(Supplied material begins)

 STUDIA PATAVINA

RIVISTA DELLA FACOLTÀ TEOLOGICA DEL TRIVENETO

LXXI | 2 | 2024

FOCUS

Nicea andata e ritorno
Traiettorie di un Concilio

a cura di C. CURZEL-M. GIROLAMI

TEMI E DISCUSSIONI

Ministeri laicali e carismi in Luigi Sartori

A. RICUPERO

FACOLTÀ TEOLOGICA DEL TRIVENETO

(Supplied material ends)
(Supplied material begins)

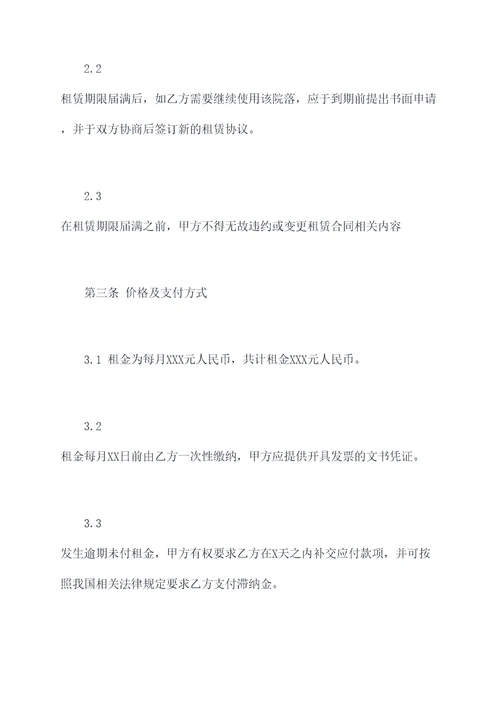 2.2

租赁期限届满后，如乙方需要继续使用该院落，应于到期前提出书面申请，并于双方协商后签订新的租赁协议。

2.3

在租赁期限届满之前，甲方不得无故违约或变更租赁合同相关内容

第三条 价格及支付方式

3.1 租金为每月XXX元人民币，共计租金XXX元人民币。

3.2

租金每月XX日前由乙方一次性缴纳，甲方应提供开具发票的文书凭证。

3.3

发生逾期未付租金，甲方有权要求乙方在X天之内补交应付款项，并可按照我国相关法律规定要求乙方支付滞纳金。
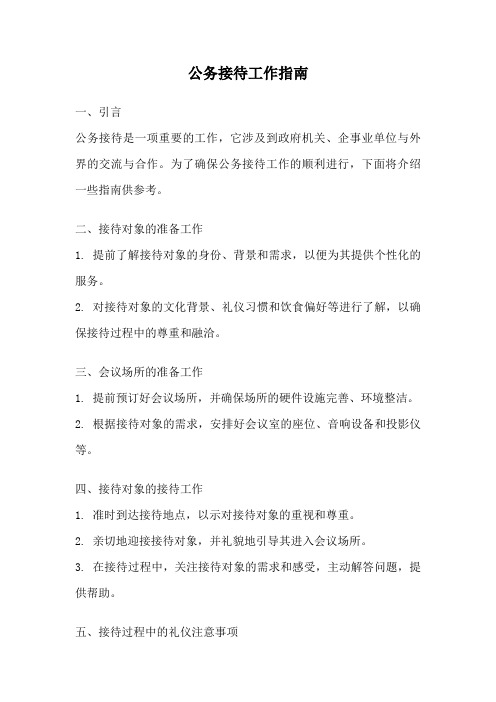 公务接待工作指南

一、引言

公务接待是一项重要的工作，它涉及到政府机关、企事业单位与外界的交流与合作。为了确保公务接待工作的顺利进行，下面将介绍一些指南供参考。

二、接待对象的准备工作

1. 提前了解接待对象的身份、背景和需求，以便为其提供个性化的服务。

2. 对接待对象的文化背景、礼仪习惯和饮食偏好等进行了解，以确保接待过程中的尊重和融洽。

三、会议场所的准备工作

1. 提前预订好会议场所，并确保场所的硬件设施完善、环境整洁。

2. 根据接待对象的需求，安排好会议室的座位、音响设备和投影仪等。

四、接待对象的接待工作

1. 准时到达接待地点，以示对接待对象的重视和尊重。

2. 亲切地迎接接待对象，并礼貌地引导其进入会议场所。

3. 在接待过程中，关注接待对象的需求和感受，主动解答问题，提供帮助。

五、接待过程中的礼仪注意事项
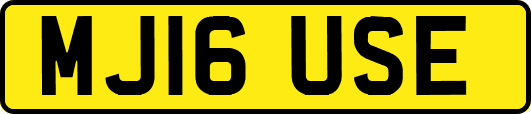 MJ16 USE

(Supplied material ends)
(Supplied material begins)

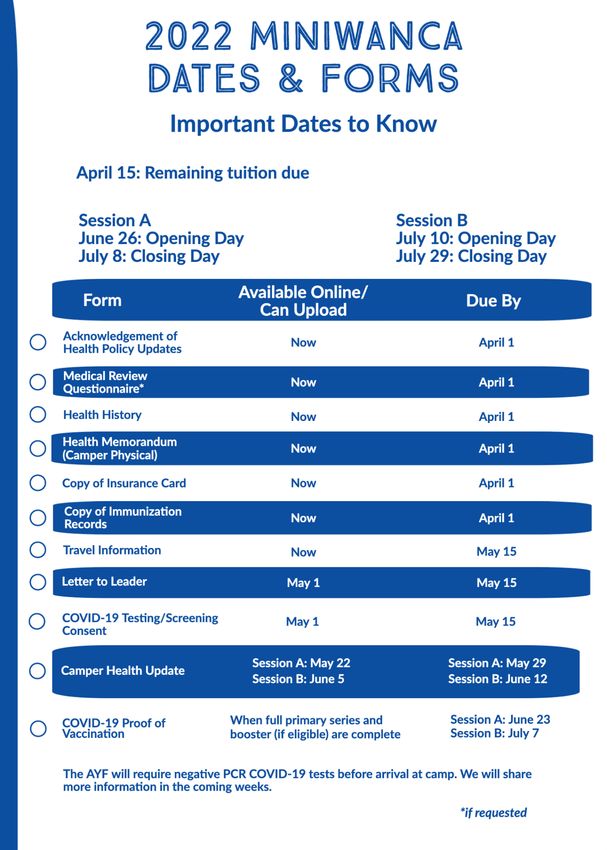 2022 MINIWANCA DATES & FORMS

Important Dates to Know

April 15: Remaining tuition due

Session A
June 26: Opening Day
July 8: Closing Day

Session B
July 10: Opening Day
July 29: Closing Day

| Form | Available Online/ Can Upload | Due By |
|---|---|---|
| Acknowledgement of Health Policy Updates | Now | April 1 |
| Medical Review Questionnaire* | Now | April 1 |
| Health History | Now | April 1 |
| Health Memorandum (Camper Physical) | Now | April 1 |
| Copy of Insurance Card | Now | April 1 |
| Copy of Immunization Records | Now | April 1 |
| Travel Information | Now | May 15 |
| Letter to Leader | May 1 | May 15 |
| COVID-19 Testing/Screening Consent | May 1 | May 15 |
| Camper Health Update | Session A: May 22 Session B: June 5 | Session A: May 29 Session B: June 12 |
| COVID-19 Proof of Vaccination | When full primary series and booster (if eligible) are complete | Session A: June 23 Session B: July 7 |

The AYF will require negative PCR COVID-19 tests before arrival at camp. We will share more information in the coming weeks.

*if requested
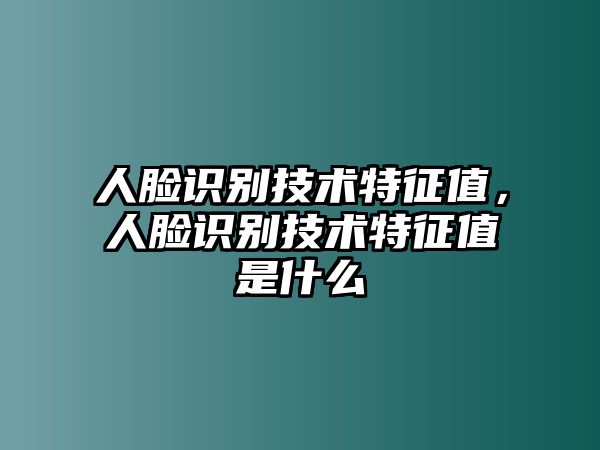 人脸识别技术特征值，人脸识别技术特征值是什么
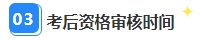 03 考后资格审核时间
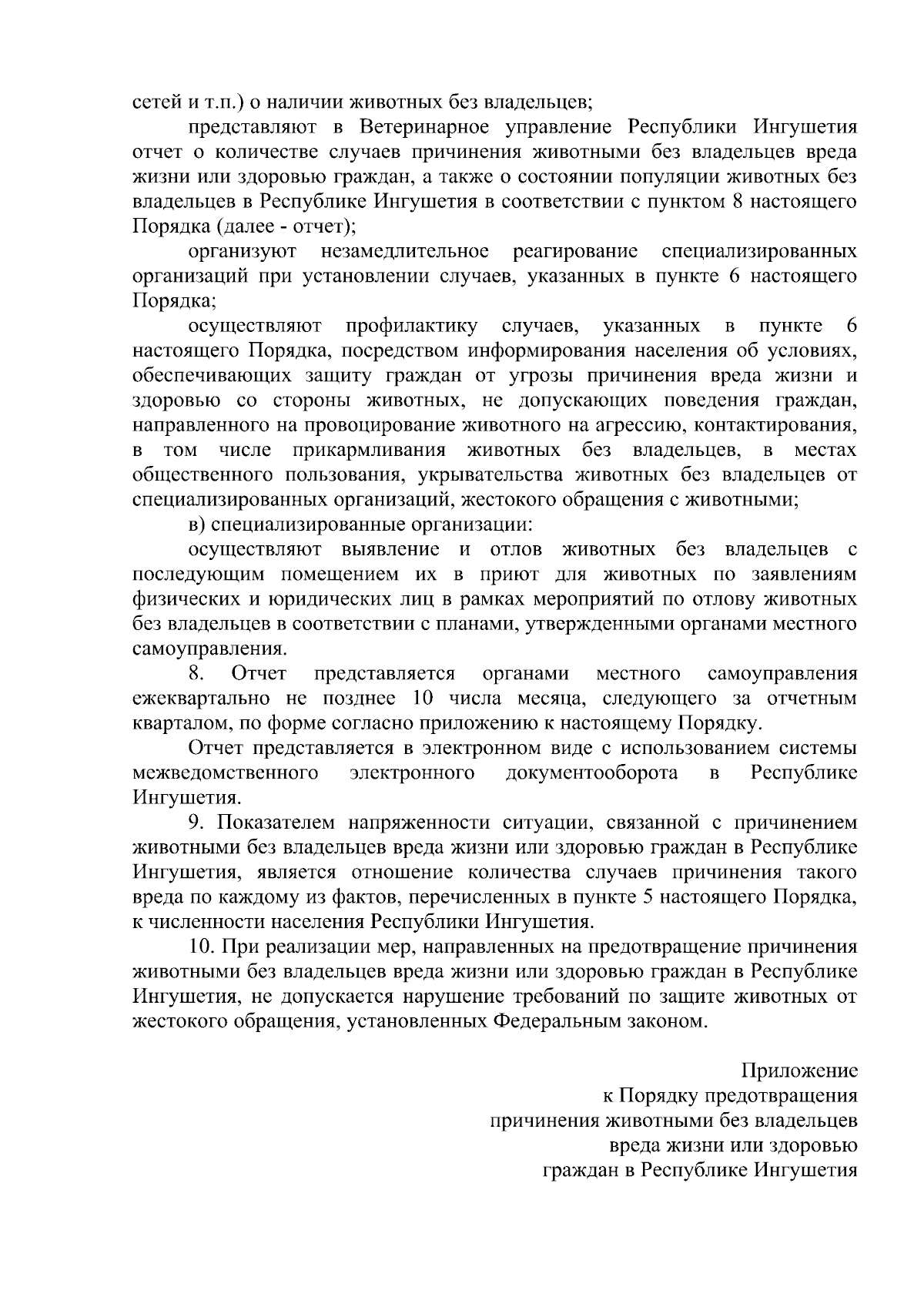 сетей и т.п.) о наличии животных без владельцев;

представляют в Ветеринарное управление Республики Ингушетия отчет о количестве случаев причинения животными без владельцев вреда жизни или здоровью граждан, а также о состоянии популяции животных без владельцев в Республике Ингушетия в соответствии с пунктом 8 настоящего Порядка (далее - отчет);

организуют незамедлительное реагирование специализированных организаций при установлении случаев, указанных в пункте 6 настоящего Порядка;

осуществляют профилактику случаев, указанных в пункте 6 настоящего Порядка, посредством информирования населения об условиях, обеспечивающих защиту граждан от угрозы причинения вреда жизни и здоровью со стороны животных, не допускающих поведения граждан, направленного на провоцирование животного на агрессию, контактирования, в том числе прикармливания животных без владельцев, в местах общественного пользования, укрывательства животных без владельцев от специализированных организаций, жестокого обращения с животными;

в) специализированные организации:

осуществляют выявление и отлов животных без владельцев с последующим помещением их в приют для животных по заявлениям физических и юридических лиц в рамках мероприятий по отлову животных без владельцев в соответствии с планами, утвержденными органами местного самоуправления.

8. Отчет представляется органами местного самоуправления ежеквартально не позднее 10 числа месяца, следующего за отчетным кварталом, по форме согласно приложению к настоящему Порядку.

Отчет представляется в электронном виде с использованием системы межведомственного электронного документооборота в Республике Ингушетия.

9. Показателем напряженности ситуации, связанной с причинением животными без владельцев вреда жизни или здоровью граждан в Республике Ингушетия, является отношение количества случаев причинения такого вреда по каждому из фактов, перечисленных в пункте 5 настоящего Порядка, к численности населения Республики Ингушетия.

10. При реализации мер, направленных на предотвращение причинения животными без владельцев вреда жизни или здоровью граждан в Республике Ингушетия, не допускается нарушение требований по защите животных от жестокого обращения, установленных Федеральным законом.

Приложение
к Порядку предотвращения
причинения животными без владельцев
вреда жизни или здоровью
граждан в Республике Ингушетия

(Supplied material ends)

• **What the task requires**
Apply a filter for "Session" to the entries and show each line that passes.

• **Result of this task**
Session A
Session B
| Camper Health Update | Session A: May 22 Session B: June 5 | Session A: May 29 Session B: June 12 |
| COVID-19 Proof of Vaccination | When full primary series and booster (if eligible) are complete | Session A: June 23 Session B: July 7 |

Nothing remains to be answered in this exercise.